Based on different interactions within the organisation on the subject of SLOs, I have come up with, what I hope, is a simple framework to structure thinking around them.
What is an SLO?
What this is
This framework is designed to help you get SLOs defined quickly, within an organisation that is not used to using them to structure their approach to engineering. It's a higher-level framework and is only here to get you off to the races quickly, but my mantra has always been: "Minds change slow, computers change fast", so getting our minds made up quickly is more than half the battle already won.
It can be scary to think about signing your team up for commitments based on measurements, but it is absolutely critical to getting on top of incidents, improving our services and analysing what's really important.
I have broken down this approach into two-ish questions service owners can ask themselves, or the "2 Q's". The neat thing about SLOs is that once we have our SLOs set up correctly, you should be able to work backwards from any other service owner's SLOs and infer their answers to these questions.
Q1
"What are we here to do?"
If I deleted your services from our estate right now, what would happen? What do you provide to other teams/customers etc that means your service isn't redundant? Why are you building a new service, and what is it supposed to do once you're finished?
Examples include:
- "We provide the client-facing API for access to services."

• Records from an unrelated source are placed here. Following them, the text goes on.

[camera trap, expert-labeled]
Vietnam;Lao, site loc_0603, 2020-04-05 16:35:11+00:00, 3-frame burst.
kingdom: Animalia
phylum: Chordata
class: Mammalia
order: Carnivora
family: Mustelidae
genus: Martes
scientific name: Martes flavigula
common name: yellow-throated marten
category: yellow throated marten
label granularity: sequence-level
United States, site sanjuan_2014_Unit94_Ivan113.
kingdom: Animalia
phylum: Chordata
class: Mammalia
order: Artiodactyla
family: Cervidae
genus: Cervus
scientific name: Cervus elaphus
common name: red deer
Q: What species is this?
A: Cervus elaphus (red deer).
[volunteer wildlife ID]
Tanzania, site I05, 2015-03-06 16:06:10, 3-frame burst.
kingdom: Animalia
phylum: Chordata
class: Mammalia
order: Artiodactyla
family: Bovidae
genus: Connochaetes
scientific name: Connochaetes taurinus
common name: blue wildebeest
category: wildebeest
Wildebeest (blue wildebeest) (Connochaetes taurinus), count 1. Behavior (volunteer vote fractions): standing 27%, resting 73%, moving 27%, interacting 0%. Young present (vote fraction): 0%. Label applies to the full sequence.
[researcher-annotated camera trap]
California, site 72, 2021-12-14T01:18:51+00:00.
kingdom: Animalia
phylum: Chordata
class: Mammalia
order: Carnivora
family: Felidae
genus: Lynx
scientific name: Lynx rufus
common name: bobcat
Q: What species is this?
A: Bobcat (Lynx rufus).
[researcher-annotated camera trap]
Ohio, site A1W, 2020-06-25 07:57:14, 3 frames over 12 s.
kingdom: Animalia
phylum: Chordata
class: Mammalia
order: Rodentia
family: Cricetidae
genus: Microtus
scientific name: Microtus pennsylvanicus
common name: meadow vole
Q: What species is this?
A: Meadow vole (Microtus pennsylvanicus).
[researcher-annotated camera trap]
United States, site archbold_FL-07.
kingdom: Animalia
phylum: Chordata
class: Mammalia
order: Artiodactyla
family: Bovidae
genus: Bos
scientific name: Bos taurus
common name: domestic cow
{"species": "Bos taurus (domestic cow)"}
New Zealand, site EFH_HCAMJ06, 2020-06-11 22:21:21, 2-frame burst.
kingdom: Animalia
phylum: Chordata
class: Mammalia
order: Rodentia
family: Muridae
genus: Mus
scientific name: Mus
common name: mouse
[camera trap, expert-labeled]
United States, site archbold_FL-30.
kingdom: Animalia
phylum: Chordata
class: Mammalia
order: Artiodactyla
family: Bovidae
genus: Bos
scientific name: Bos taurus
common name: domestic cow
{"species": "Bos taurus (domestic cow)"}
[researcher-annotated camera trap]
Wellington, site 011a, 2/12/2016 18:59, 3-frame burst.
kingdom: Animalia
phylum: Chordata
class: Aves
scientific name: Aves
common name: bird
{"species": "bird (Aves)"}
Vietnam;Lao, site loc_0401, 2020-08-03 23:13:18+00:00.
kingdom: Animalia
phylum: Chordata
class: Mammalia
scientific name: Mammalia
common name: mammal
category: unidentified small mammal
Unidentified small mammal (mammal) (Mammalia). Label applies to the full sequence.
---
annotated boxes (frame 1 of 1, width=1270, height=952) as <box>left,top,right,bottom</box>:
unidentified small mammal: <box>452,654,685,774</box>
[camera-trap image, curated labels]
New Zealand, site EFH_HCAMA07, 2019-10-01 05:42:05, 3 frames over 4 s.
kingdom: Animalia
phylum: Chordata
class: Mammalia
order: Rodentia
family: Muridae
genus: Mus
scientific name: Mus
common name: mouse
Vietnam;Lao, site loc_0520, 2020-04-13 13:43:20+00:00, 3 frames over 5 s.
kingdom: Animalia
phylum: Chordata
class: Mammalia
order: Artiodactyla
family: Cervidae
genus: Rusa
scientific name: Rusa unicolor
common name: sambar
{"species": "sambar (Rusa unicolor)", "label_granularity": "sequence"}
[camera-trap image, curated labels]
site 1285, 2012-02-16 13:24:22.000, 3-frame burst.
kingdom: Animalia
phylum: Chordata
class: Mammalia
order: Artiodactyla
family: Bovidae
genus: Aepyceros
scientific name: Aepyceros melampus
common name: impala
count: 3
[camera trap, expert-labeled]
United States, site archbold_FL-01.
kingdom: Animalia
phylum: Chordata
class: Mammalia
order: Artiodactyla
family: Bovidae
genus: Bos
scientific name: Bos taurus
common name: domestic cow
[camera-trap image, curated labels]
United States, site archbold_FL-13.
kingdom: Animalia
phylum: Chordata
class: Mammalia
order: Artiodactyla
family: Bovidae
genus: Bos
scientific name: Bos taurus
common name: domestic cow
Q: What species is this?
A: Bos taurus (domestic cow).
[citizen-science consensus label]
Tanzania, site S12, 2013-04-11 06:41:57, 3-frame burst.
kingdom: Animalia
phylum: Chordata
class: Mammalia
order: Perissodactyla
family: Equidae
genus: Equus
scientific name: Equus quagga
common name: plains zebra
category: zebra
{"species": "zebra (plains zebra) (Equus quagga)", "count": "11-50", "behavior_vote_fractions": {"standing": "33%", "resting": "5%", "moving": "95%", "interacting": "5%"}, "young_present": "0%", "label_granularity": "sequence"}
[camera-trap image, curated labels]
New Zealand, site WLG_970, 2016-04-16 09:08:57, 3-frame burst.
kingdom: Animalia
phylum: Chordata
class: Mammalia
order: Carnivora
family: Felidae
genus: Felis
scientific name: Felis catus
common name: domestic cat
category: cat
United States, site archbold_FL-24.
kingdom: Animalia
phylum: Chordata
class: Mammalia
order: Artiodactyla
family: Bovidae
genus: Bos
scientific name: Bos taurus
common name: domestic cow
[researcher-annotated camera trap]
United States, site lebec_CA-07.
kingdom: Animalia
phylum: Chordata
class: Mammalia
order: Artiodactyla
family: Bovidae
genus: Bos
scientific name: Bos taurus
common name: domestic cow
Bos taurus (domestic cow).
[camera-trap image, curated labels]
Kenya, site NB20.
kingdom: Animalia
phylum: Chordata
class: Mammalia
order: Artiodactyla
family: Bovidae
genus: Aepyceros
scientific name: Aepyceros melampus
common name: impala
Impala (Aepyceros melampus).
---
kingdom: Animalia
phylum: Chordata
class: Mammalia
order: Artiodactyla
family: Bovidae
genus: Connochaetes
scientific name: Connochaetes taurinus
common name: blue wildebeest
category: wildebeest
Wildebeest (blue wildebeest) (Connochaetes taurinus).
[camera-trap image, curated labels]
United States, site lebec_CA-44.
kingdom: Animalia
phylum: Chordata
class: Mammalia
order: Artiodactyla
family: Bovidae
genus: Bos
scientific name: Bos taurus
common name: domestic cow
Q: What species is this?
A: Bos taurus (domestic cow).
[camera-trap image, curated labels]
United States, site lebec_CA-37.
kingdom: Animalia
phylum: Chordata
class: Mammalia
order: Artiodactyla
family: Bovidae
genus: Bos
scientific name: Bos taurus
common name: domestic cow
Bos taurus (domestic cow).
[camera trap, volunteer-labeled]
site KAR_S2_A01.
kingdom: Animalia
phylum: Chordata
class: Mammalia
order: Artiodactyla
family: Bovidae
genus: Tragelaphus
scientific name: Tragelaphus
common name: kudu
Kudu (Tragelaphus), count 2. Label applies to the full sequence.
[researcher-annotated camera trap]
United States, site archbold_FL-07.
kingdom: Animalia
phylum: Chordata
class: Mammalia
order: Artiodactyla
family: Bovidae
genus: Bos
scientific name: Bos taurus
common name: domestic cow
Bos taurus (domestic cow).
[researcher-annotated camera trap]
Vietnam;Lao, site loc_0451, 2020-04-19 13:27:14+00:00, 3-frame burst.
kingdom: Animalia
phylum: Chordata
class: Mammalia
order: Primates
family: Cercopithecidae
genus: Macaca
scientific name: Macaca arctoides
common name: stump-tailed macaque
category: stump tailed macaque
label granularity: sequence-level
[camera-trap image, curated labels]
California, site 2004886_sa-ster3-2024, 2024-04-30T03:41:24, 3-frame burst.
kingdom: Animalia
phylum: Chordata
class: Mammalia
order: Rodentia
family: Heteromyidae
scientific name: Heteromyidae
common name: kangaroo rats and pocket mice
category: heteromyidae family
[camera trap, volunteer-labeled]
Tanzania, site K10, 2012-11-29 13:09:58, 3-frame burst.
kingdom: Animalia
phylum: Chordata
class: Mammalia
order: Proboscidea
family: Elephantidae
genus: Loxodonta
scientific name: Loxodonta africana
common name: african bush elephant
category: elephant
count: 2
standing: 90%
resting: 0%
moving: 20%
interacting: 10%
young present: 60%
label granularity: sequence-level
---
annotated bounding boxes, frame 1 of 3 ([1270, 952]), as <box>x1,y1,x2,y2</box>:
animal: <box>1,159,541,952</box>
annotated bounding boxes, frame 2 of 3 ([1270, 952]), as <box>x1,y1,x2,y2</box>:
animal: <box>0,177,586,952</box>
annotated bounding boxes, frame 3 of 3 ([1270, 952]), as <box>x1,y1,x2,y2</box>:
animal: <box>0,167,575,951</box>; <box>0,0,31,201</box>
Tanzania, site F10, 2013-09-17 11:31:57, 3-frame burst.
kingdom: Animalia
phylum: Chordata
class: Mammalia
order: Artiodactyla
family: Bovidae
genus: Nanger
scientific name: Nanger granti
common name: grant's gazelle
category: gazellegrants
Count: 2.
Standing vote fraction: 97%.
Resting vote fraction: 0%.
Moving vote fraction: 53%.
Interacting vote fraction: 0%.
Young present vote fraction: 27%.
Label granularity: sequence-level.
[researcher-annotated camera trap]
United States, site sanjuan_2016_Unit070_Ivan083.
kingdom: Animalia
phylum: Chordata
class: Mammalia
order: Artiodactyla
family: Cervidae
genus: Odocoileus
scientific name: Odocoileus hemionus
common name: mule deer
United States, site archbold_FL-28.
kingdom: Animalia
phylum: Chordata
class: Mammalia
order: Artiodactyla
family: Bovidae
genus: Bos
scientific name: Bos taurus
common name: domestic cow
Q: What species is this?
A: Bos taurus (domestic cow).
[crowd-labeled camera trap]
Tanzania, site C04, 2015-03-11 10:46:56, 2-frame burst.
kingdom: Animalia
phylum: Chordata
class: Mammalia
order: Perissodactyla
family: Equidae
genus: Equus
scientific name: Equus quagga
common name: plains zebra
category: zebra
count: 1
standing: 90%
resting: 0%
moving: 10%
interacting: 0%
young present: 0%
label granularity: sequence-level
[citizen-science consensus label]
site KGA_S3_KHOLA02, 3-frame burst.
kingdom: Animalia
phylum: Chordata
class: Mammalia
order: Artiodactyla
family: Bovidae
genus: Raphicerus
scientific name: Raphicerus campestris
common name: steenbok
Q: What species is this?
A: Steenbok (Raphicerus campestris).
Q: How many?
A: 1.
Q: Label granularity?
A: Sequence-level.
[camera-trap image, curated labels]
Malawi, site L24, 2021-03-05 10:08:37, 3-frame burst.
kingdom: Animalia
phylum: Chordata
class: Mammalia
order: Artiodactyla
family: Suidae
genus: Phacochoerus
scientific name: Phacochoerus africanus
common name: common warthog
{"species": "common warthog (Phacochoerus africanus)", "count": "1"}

- "We provide customers with a way to update the monitoring status of entities."
- "We provide other services with a way to retrieve structured data on entities in our graph database."
- "We tame data scraped from the web in a raw format and insert it into our graph database."
- "We provide the container runtime environment for all our services to run."
- "We provide a Kafka-compatible, production-ready distributed event store and stream processing platform."
- "We provide an Observability solution to all engineering teams in the company."
That's right - this includes the Observability team!
When considering this first question, do not worry so much about your downstream dependencies. Leave worrying about whether Kubernetes is working to the team responsible for running it.
“The chief task in life is simply this: to identify and separate matters so that I can say clearly to myself which are externals not under my control, and which have to do with the choices I actually control. Where then do I look for good and evil? Not to uncontrollable externals, but within myself to the choices that are my own…” —_ Epictetus, Discourses, 2.5.4–5
Concentrate on what you can control - leave the things you can't to someone else's SLOs!
Q2
"At what point are we letting others down?"
Based on your answer to the first question, you need to ask yourself "At what point will we be letting others down?". Now you know what you are here to do at a high level, you can go into specifics about exactly what that means for customers or other teams.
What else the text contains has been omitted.